My Hair Color is the Product of a Series of Disasters

Or: Why I'll always listen to my mom when she tells me that she's not so sure about a color.
Publish date:
March 3, 2016
hair color, red hair, boxed hair color, Hair Color Mistakes

I'm a girl on a budget. I'm also a girl who has always wanted to have red hair. Coloring my own hair at home is an obvious solution, but it's been a bumpy ride along the way.

I started highlighting my hair in sixth grade. It went from a medium-tone brown to almost completely blonde over the next year until I realized blonde was not a good look for me and my pale skin. I swore off coloring for the next seven years until I decided red would be my thing. My mom had red hair growing up and I always envied that eye-catching color. I wanted to look like that. So I went to the drugstore and picked up a box of Clairol Natural Instincts in 6R.

It was the perfect semipermanent color. It lightened my hair just enough and brought out a nice reddish tint. And of course the fact that it could wash out after 30 shampoos was perfect since I knew I'd never be able to afford constantly touching up my roots. It faded gradually, and then I'd just color it again whenever I felt like it. This was a great way to get the natural looking red I'd always wanted.

And then my hair turned me into the Little Mermaid.

I don't have a photo of this time in my life, so you'll have to imagine it. I'd been at a fashion show at school where they gave out free boxes of Natural Instincts. They didn't have my color but they had the "vibrant" version of my beloved 6R. I figured, how much different can it be? (Warning: do not go for anything that says "vibrant" unless you really want your hair to be vibrant.)

So when I got home I applied the new color, much to my mother's skepticism, she wasn't so sure about this new formula. (Another warning: always listen to your mom.)
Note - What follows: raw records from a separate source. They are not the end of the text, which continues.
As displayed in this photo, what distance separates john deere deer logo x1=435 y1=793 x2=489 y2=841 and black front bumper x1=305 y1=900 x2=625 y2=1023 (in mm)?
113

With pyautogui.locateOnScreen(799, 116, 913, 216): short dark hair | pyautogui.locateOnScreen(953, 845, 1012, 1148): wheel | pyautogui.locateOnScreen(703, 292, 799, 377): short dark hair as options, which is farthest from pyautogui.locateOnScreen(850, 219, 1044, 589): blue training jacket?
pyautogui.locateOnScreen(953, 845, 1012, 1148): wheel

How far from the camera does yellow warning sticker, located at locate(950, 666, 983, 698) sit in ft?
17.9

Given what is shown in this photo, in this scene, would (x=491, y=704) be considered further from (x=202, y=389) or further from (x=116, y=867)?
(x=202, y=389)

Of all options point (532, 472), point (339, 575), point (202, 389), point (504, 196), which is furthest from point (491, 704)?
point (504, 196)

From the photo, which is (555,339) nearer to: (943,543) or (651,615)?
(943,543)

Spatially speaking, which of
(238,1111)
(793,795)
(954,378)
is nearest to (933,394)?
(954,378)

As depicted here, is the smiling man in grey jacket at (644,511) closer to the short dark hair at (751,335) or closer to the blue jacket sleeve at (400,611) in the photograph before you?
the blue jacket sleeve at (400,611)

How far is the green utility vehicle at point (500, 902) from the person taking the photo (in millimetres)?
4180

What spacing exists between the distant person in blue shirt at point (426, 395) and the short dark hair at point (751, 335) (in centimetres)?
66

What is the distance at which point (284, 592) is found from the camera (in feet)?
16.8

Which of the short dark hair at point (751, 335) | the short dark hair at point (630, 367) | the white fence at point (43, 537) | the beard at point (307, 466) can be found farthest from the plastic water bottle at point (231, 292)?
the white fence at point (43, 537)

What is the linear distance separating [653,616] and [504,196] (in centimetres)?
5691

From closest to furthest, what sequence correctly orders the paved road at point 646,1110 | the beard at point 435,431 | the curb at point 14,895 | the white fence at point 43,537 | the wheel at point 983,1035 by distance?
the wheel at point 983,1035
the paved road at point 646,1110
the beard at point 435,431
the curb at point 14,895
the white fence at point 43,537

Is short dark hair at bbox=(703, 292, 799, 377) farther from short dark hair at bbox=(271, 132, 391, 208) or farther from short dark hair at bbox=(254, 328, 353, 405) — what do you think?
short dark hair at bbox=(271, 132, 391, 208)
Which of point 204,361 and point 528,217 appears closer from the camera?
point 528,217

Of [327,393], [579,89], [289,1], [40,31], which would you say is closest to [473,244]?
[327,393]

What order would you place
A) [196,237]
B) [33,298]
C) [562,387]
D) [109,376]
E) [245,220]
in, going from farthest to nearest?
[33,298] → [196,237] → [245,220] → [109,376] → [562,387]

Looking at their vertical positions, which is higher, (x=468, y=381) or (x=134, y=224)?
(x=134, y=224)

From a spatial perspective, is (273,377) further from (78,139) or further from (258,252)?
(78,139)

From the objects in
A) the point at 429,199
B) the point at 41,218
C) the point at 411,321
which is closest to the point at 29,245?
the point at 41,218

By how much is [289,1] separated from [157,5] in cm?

When I stepped out of the shower, my jaw hit the floor. I was Ariel. I hopped right back into the shower and washed my hair about four times before getting out and seeing that it was still as red as a fire truck. That rule about not shampooing for 24 hours to maintain the color was totally bogus. This color was not going anywhere.

I ran to my computer to start researching ways to strip the color from my hair. I used dish soap, which worked a bit, but made my hair feel like straw. Then I settled on a cocktail of Head & Shoulders and baking soda. I applied it and let it sit while I silently cried for my poor, damaged red hair.

For three days, I did this every few hours. By the end of it, my hair was totally damaged but it wasn't stop-sign red anymore. In fact, parts of my hair looked blonde because I'd stripped all the pigment from it.

So, of course, I went and got a new haircut to get rid of all the dead ends, and after a month or so I went on to color my hair again. By this time my 6R was changed to a totally different name, so going to the drugstore to pick out a color was a challenge. I picked something that looked similar, despite my mother's concerns again. She thought I should stick to a blonde shade that would bring out my natural red undertones.

She was right, but I didn't listen. I applied my new color and there it was: purple hair.

This one was more manageable, but I will say I cried a little and I used some more Head & Shoulders before I allowed myself to go out in public. I wish purple hair was my thing, and maybe one day it will be, but at this point, all I wanted as a natural red.

The purple faded to a kind of vibrant red, but a vibrant red that I actually enjoyed. This was during my semester abroad, so I felt very chic with this color. Eventually that color faded to a more natural red, the one that I really wanted all along.

Today, my hair is reddish-brown. It's faded quite a bit since I last colored it. I'd really like to color it again soon, but I hesitate because every time I walk into the drugstore I feel like a chemist, trying to figure out the best ingredients to make my hair look the way I want. I get so stressed and end up not wanting to color my hair at all. I've considered going to a salon to get it done, but I know I won't be able to keep up with it.

For now, I'll stick with trial and error, never knowing what I'm going to look like after washing the color out of my hair. I know I'll never buy anything that says "vibrant" on it unless I decide I want something totally different, and I'll always listen to my mom when she tells me that she's not so sure about a color. I'll probably end up crying a few more times, and I'll have to make sure I always have a bottle of Head & Shoulders in case of emergency.

I still laugh whenever anyone compliments my hair color, asking how I got it. I shake my head and say, "I don't know." Over the years my hair has been through quite a lot, but the mistakes I've made have led to my color now and I'm liking it. So I guess that means I've done something right.